しかし軍法会議の裏側でも中堀中尉らの揉消し工作は行われていた。部隊経理室を中心とする不正問題が明るみに出れば、師団にも波及する恐れがあると、それは副官や連隊長も動かし、師団法務部にまで及んでいたのだ。最初は木谷を不起訴処分にして事件を簡単に処理する方針だったが、岡本検察官はそのために必要な林中尉の同意と木谷の改悛のどちらも得ることができず、さらに木谷が経理室全般の不正を指摘する態度に出たので、彼を重罰に処する以外に方法がなくなったのだ。
木谷が林中尉の金を盗んだ動機は登楼代欲しさだった。
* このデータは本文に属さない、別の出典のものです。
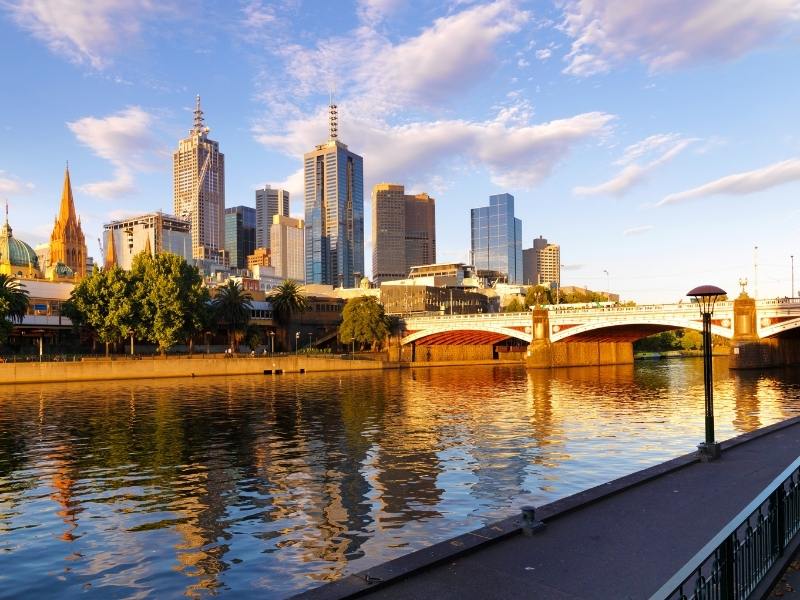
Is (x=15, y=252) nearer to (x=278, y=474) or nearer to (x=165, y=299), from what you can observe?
(x=165, y=299)

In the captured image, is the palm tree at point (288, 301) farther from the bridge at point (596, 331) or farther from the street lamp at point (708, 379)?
the street lamp at point (708, 379)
木谷は娼妓の花枝に馴染み、外出日毎に登楼していたので金がなくなり、同輩から借金もしていた。経理室に勤務していた頃は物資を持出して金に換えたりしていたのでそれほど困らなかったのだ。木谷は検察官に、自分も悪いことをしていたが林中尉はもっと悪いことをしており、その他の上官達も同様の不正行為をしていたと述べようとしたのだ。
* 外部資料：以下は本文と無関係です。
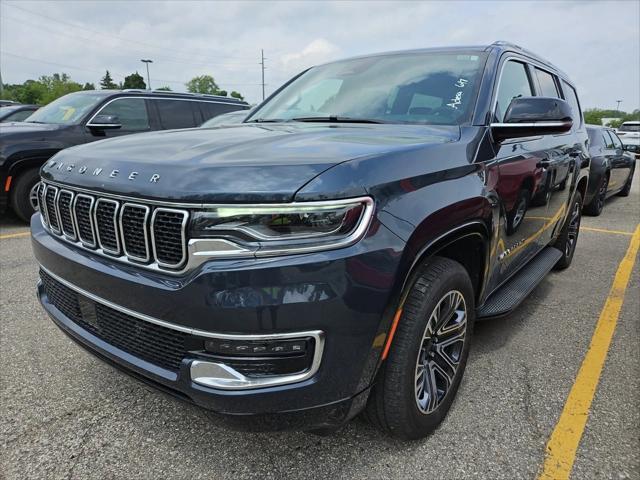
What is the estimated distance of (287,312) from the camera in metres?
1.56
経理室は部隊で必要とする物資の購入、分配を担当しており、それを通じて各中隊に睨みをきかせることができた。中堀中尉、下瀬中尉ら経理室の幹部は、部隊長や副官、大隊長、高級軍医などの家に米・炭・薪・酒などを運んで自らの保身を図るとともに、出入りする御用商人と癒着して私腹も肥やしていた。下瀬中尉は大きな家を新築し、その家に御用商人たちが家具や什物、薪、炭などを公然と運びこむのを木谷は見ている。
以上が木谷の事件の概要だ。
窃盗で二年の刑務所入りは不相応な重刑だ。木谷は林中尉や岡本検察官に対する復讐心に燃えて帰隊してくる。帰隊の時点では、木谷は中堀中尉や金子軍曹(伍長から昇進)に対して自分を助けようとしてくれた人間として好意を抱いていた。しかし木谷の復讐心を知った金子軍曹が、木谷を除こうとして野戦行きの人選に木谷を加えるよう准尉に要求したことや、木谷を罪に陥れるために軍法会議の背後で動いていた中堀中尉たちの画策をやがて知らされることになる。
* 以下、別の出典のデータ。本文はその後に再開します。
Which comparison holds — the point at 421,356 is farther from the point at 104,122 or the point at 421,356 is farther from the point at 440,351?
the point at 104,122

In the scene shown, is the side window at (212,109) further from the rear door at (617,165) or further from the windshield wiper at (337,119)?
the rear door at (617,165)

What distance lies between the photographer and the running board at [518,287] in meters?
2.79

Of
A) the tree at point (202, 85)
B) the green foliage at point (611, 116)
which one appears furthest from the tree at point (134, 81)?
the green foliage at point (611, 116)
作者は木谷の事件を設定することで軍隊という組織の腐敗・不正を描き、それによって軍隊を批判しようとしている。それがこの作品の方法だ。しかしこのような腐敗や不正は軍隊に限らず見られることで、軍隊そのものを正面から批判するという点では弱いのではないか。
木谷はこうして設定された事件の必須の要素として創造されたキャラクターだ。だからその枠組みから切り離して木谷を論じることにはあまり意味がない。ただ主人公の主体性の状況を検討するという本稿の目的に限って言えば、作者が木谷に付与した主体性は復讐心だ。その復讐心はあくまで私怨に立つもので、軍隊や戦争の批判に向かうものではない。木谷は再会した林中尉を、「わかるかいよ。俺が監獄で殺したろおもてたことがわかるかいよ。え、分かるかー、こら、俺は毎日、お前を殺したろおもて布団の中で考えて、ねたんやぞ」と言いながら殴る。ここには木谷の主体の状況がよく出ている。木谷が初年兵に、「お前、軍隊がいややろが」と言う場面があるが、彼はその他には戦争や軍隊をそれとして批判する言葉を口にしない。木谷が呪うのは専ら林中尉であり、岡本検察官であり、花枝だ。 『真空地帯』にはもう一人、副主人公的な人物が存在する。それは曽田一等兵だ。この人物は狂言回し的な役割もしている。曽田は大学を出て教員となり、歴史学と経済学を勉強してきたインテリだ。三年兵だが、階級は一等兵。外地に出た経験もある。幹部候補生になる資格はあるが志願せず、軍隊で昇進する気はない。「共産党宣言」の文言を知っており、学生時代は左翼的な思想を抱いていたらしいことが推測される人物だ。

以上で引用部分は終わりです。